[prev in list] [next in list] [prev in thread] [next in thread] 

List:       linux1394-devel
Subject:    Re: [PATCH v2] firewire: Enable physical DMA above 4GB
From:       Peter Hurley <peter () hurleysoftware ! com>
Date:       2013-04-30 10:50:44
Message-ID: 1367319044.3494.62.camel () thor ! lan
[Download RAW message or body]

On Mon, 2013-04-29 at 22:17 +0200, Stefan Richter wrote:
> On Apr 29 Peter Hurley wrote:
> > On Sun, 2013-04-28 at 19:43 +0200, Stefan Richter wrote:
> > > On Mar 27 Peter Hurley wrote:
> > > > Quadlet reads to memory above 4GB is painfully slow when serviced
> > > > by the AR DMA context. In addition, the CPU(s) may be locked-up,
> > > > preventing any transfer at all.
> [...]
> > > Question to the 1st paragraph of your changelog:  Aren't both reasons that
> > > you give purely theoretical at the moment?
> > 
> > Definitely not theoretical. I have a user-space tool that makes a core
> > image over Firewire. Orders-of-magnitude slower without this patch.
> [...]
> > > Is there any other actual effect of this patch?
> > 
> > I don't understand this question. The patch does exactly what it
> > purports to do; namely, enable physical DMA above 4GB.
> 
> We have two applications of physical DMA on Linux at the moment:
> 
>   - The SBP-2 initiator.  This one does not benefit from a higher Physical
>     Upper Bound, because all the buffers (SCSI I/O buffers, ORB buffers,
>     s/g tables) are mapped into a 4 GB range anyway.
>     Correct me if I'm mistaken.
> 
>   - CONFIG_PROVIDE_OHCI1394_DMA_INIT and CONFIG_FIREWIRE_OHCI_REMOTE_DMA.
>     The former of these could be made to benefit from raised Physical
>     Upper Bound like the latter, although I am not sure whether there is
>     interesting stuff at high addresses during boot.  The latter benefits
>     from your patch, but _not_ as a matter of better throughput, but rather
>     as a matter of doesn't work -> works.
> 
> Are you possibly alluding to a third application which is similar to
> CONFIG_FIREWIRE_OHCI_REMOTE_DMA but is able to fall back to AR-req +
> AT-resp DMA when getting requests above Physical Upper Bound?  If such an
> application exists, then let's say so in the changelog because this would
> be news not only to me, and it would clarify why you are talking about
> performance rather than enablement.

Ah, I see now why you're asking.

Yes, I had a simple but fragile patchset that handled AR read requests
to phys memory above 4GB. I doubt I'll ever submit it because it's slow,
delicate and of limited utility.

I'll remove the reference to that in changelog for the v3 patch.
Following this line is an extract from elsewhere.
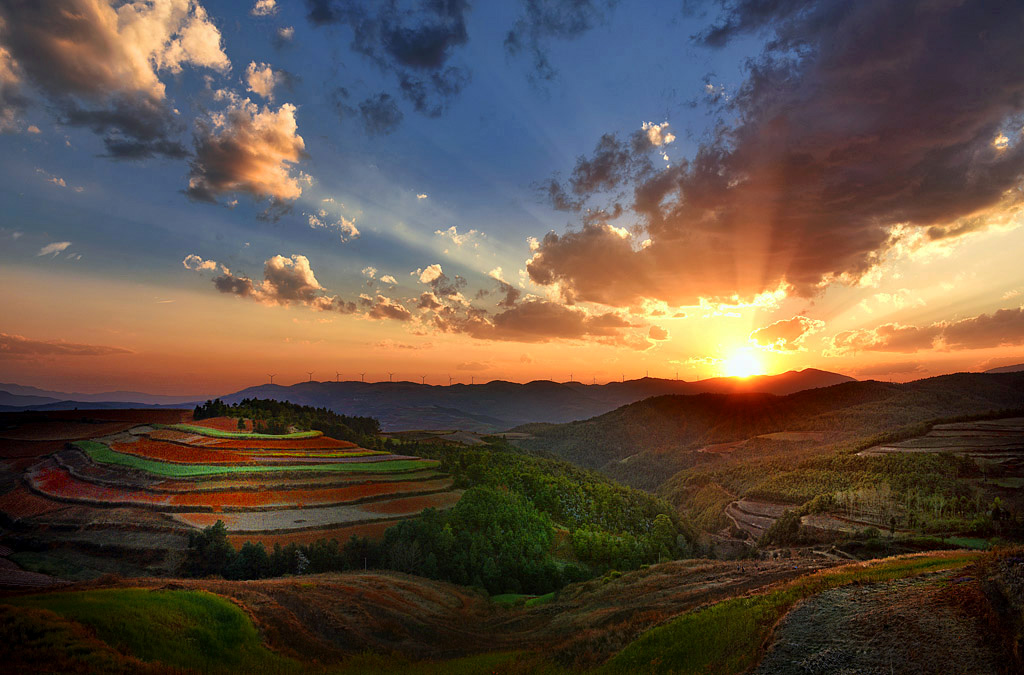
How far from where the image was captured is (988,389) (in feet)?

> > > Questions to the 2nd paragraph:  dma_get_required_mask(dev)+1 is not
> > > exactly end-of-memory; it is the smallest power-of-two which is greater or
> > > equal to end-of-memory.  For example, on a PC equipped with 2 GB RAMand
> > > running a x86-32 kernel I get 0x8000'0000 (2 G), but on a PC with 16 GB
> > > RAM and x86-64 kernel I get 0x8'0000'0000 (32 G).
> > 
> > Yes, that's true. In fact, on some arches, dma_get_required_mask()
> > simply returns a mask of all addressable virtual memory.
> > 
> > >   So, shouldn't the
> > > changelog say perhaps "Write the PhyUpperBound register to cover all
> > > available memory (up to 128 TB of it)."?
> > 
> > Ok.
> > 
> > > But why are you reading
> > > dma_get_required_mask in the first place rather than just setting it to
> > > 128 TB straight away?
> > 
> > If you feel it's superfluous now, that's fine. In the future, I plan to
> > make a pitch/patches for the dma engine to expose the actual end of
> > physical memory.
> > 
> > If you'd prefer, I can re-submit the equivalent change in that patchset
> > instead. However, it's easier to convince arch maintainers of necessary
> > changes if drivers already exhibit the required use case.
> 
> At least as far as the OHCI-1394 spec says, physUpperBoundOffset (if
> implemented) can be set higher than we ever even want to.  So the only
> motivation for downwards optimizing the value which we write there is to
> reduce possible conflict with AR based applications, isn't it?  If so, and
> given firewire-core's current address handler design, then this downwards
> optimization needs to happen in fw_core_init actually.
> 
> Until these things are worked out, I do prefer that you omit the call to
> dma_get_required_mask in firewire-ohci.

Ok.

Regards,
Peter Hurley



------------------------------------------------------------------------------
Introducing AppDynamics Lite, a free troubleshooting tool for Java/.NET
Get 100% visibility into your production application - at no cost.
Code-level diagnostics for performance bottlenecks with <2% overhead
Download for free and get started troubleshooting in minutes.
http://p.sf.net/sfu/appdyn_d2d_ap1
_______________________________________________
mailing list linux1394-devel@lists.sourceforge.net
https://lists.sourceforge.net/lists/listinfo/linux1394-devel
[prev in list] [next in list] [prev in thread] [next in thread] 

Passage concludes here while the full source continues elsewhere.